_Data provided:_
'''
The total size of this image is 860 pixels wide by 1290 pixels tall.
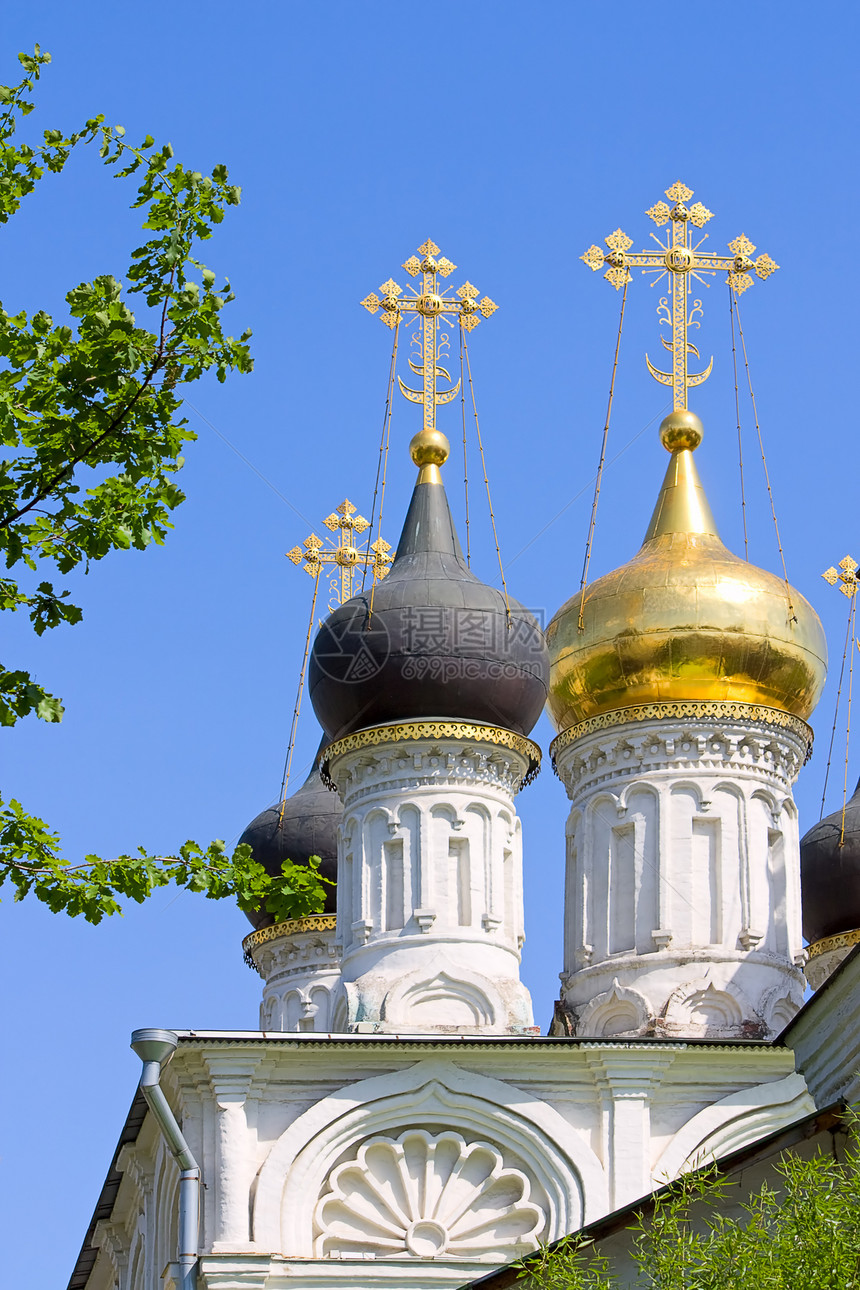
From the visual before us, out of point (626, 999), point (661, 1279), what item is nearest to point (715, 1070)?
point (626, 999)

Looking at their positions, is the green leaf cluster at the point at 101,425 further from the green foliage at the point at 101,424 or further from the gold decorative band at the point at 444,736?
the gold decorative band at the point at 444,736

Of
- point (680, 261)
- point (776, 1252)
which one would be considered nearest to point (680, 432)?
point (680, 261)

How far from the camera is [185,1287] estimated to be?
9.09m

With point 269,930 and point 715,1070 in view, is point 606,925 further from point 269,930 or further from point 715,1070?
point 269,930

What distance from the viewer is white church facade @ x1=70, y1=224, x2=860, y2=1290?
14734 mm

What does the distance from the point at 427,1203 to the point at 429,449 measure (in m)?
6.91

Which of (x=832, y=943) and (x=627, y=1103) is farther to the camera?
(x=832, y=943)

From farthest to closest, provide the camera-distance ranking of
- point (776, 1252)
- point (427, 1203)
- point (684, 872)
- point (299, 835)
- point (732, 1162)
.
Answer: point (299, 835)
point (684, 872)
point (427, 1203)
point (732, 1162)
point (776, 1252)

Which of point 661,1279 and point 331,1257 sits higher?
point 331,1257

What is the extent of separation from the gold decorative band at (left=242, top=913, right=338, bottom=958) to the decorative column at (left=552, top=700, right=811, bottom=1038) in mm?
3901

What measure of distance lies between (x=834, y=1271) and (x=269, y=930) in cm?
1584

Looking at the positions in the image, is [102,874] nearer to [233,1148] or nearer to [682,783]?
[233,1148]

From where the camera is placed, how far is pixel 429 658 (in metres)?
17.5

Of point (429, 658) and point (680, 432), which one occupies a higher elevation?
point (680, 432)
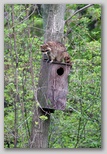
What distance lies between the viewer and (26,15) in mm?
5711

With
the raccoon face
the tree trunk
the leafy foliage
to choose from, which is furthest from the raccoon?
the leafy foliage

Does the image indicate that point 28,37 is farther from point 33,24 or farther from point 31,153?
point 31,153

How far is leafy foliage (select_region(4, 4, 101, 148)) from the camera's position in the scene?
546 centimetres

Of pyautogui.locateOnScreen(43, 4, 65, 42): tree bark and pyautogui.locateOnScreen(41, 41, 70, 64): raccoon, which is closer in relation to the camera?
pyautogui.locateOnScreen(41, 41, 70, 64): raccoon

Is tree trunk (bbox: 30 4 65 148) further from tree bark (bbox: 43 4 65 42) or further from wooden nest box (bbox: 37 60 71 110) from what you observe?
wooden nest box (bbox: 37 60 71 110)

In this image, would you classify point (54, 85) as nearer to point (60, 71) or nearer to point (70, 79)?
point (60, 71)

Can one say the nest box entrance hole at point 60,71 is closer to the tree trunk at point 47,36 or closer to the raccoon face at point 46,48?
the raccoon face at point 46,48

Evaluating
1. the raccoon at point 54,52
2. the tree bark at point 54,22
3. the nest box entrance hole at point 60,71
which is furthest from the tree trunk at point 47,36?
the nest box entrance hole at point 60,71

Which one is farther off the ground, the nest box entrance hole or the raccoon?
the raccoon

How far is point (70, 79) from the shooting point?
5.69 metres

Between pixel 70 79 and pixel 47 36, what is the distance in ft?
1.69

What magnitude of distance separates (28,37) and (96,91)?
844mm

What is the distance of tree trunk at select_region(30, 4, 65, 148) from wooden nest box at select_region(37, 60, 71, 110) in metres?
0.18

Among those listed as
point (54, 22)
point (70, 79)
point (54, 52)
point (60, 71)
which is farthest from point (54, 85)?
point (54, 22)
'''
_Short problem:_ Copy all of the lines above word for word, and leave the pictures out of your copy.

_Output for this exercise:_
The total size of this image is 860 pixels wide by 1290 pixels tall.
From the visual before us, out of point (626, 999), point (661, 1279), what item is nearest to point (715, 1070)?
point (626, 999)

Looking at their positions, is the green leaf cluster at the point at 101,425 further from the green foliage at the point at 101,424 or further from the gold decorative band at the point at 444,736?
the gold decorative band at the point at 444,736

Of
- point (680, 261)
- point (776, 1252)
which one would be considered nearest to point (680, 432)?
point (680, 261)

How far from the camera is [185,1287] estimated to be?
9.09m

With point 269,930 and point 715,1070 in view, is point 606,925 further from point 269,930 or further from point 715,1070?
point 269,930

What distance from the viewer is white church facade @ x1=70, y1=224, x2=860, y2=1290?
14734 mm

What does the distance from the point at 427,1203 to the point at 429,449 measure (in m)?
6.91

Which of (x=832, y=943) and (x=627, y=1103) is farther to the camera?
(x=832, y=943)

From farthest to closest, provide the camera-distance ranking of
- point (776, 1252)
- point (427, 1203)
- point (684, 872)
- point (299, 835)
- point (732, 1162)
.
Answer: point (299, 835)
point (684, 872)
point (427, 1203)
point (732, 1162)
point (776, 1252)

Which of point 661,1279 and point 331,1257 sits higher?
point 331,1257

What is the extent of separation from the gold decorative band at (left=242, top=913, right=338, bottom=958) to the decorative column at (left=552, top=700, right=811, bottom=1038) in mm?
3901

What measure of distance lies between (x=834, y=1271) and (x=269, y=930) in cm?
1584

Looking at the positions in the image, is [102,874] nearer to [233,1148] or nearer to [682,783]?
[233,1148]

From where the camera is placed, how far is pixel 429 658 (in metres)?
17.5

Of point (429, 658) and point (680, 432), which one occupies a higher elevation?
point (680, 432)
What distance lies between the viewer and (26,15) in mm?
5711

With
the raccoon face
the tree trunk
the leafy foliage
to choose from, which is furthest from the raccoon?
the leafy foliage

Does the image indicate that point 28,37 is farther from point 33,24 or farther from point 31,153?
point 31,153

How far is leafy foliage (select_region(4, 4, 101, 148)) from the camera's position in the scene?
546 centimetres

Of pyautogui.locateOnScreen(43, 4, 65, 42): tree bark and pyautogui.locateOnScreen(41, 41, 70, 64): raccoon, which is closer in relation to the camera?
pyautogui.locateOnScreen(41, 41, 70, 64): raccoon

Is tree trunk (bbox: 30 4 65 148) further from tree bark (bbox: 43 4 65 42) or further from wooden nest box (bbox: 37 60 71 110) from what you observe?
wooden nest box (bbox: 37 60 71 110)

In this image, would you classify point (54, 85) as nearer to point (60, 71) or nearer to point (70, 79)?
point (60, 71)

Can one say the nest box entrance hole at point 60,71 is closer to the tree trunk at point 47,36 or closer to the raccoon face at point 46,48?
the raccoon face at point 46,48

Evaluating
1. the raccoon at point 54,52
2. the tree bark at point 54,22
3. the nest box entrance hole at point 60,71
which is furthest from the tree trunk at point 47,36?
the nest box entrance hole at point 60,71

Which one is farther off the ground, the nest box entrance hole or the raccoon?
the raccoon

How far is point (70, 79) from the shooting point?
5.69 metres

Between pixel 70 79 and pixel 47 36, what is the distance in ft?
1.69

What magnitude of distance separates (28,37) and (96,91)?
844mm

What is the distance of tree trunk at select_region(30, 4, 65, 148) from wooden nest box at select_region(37, 60, 71, 110) in metres?
0.18

Among those listed as
point (54, 22)
point (70, 79)
point (54, 52)
point (60, 71)
which is farthest from point (54, 85)?
point (54, 22)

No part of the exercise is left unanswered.